## Excerpted text

# Vocal fx pedal for live (Fear, and Loathing in Las Vegas style sound)



## AaronAaronson (Oct 27, 2015)

Hi, I'm in the market for a vocal fx pedal for live ($300 budget).
After researching several pedals and rack units, I've found a few that seem to be pretty popular.
Mainly Boss VE-20 and TC Helicon VoiceLive Play, as well as a few other TC Helicon pedals.

Compressor, reverb, EQ, etc are of course a definite plus, but I'm mainly looking for something that will give me the most control over the intensity of pitch correction, and scale control. I'm going for a very processed vocal sound. The clean vocals act more like a lead synth, but not as robotic as a full-on vocoder, if that makes any sense.

Let this be a reference to what I'm going for.
I've seen so many videos and read so many conflicting reviews on different pedals, and I can't decide which one will be the right choice, given the sound I'm going for. Any insight would be great.


----------



## JohnIce (Oct 28, 2015)

I have the voicelive 2. Sounds fantastic but unfortunately it's noisy. I rarely use it live for this reason, don't know if they've solved that for newer models.


----------



## AaronAaronson (Oct 29, 2015)

Yeah was reading about feedback problems with a lot of these pedals. Decided to order the voicelive though since it seems to have most of what I'm looking for, thanks for the info.


----------



## JohnIce (Oct 29, 2015)

## Entries supplied
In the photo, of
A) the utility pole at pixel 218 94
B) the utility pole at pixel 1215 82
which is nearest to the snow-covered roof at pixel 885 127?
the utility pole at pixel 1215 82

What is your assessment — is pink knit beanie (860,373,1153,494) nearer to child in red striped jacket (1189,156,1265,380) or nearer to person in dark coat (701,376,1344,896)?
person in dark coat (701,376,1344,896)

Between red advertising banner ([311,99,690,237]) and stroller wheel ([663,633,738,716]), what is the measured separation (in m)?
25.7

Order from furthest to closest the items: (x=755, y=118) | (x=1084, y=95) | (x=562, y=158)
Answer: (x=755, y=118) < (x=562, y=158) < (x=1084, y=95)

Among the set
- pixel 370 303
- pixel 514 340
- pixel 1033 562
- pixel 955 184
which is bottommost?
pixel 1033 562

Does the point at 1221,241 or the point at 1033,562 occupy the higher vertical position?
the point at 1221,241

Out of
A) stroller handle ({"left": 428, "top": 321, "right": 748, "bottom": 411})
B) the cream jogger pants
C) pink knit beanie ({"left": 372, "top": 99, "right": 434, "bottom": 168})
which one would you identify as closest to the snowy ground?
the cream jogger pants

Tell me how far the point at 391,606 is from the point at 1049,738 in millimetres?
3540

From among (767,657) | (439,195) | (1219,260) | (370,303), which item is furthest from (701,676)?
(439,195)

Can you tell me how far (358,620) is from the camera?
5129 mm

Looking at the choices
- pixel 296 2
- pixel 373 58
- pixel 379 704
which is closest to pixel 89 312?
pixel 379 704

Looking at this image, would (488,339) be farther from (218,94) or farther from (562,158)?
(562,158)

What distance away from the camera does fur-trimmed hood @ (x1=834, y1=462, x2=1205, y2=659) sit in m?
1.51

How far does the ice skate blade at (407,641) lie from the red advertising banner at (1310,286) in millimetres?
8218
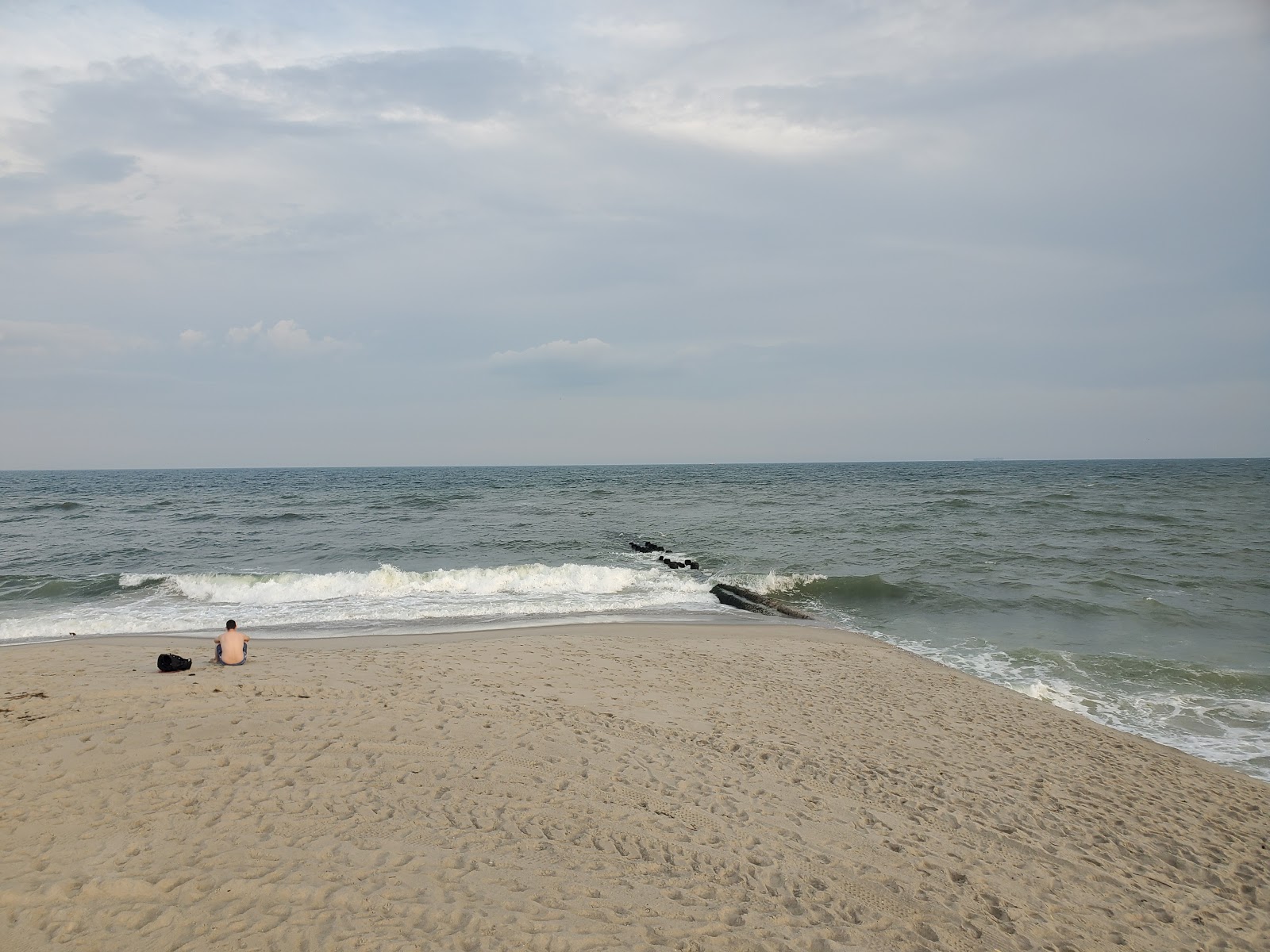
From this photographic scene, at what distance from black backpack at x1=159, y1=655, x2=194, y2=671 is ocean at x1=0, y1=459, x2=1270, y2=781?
4326 millimetres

## Required work
A - Reproduce the vocal effects pedal thread word for word, everything from "# Vocal fx pedal" down to "what I'm going for.".
B - Write the next part of the thread about vocal effects pedals, picking up after the last line shown.

## Task answers
A -
# Vocal fx pedal for live (Fear, and Loathing in Las Vegas style sound)



## AaronAaronson (Oct 27, 2015)

Hi, I'm in the market for a vocal fx pedal for live ($300 budget).
After researching several pedals and rack units, I've found a few that seem to be pretty popular.
Mainly Boss VE-20 and TC Helicon VoiceLive Play, as well as a few other TC Helicon pedals.

Compressor, reverb, EQ, etc are of course a definite plus, but I'm mainly looking for something that will give me the most control over the intensity of pitch correction, and scale control. I'm going for a very processed vocal sound. The clean vocals act more like a lead synth, but not as robotic as a full-on vocoder, if that makes any sense.

Let this be a reference to what I'm going for.

B -
AaronAaronson said:


> Yeah was reading about feedback problems with a lot of these pedals. Decided to order the voicelive though since it seems to have most of what I'm looking for, thanks for the info.



Feedback issues could be worked around, there's a built-in "tone" circuit that adds compression, which sounds stellar for coffee shops but might cause feedback at a louder gig.

What I'm talking about is hiss. Even with any compression turned off, all aux inputs turned off and mic gain completely off and the noise gate on full, there's a static hiss coming out of the pedal, seemingly at the output stage.


----------



## iron blast (Oct 30, 2015)

My band use one of the new digitech vocal fx pedals and it sounds excellent


----------



## BlueGrot (Oct 31, 2015)

Remember to always use a dry split for monitors to minimize feedback issues.


----------



## crazyprofessor (Nov 7, 2015)

Can one of the processors fix my incredibly crappy backing vocals? I am especially looking to see if anyone has tried to octave up? I have no range....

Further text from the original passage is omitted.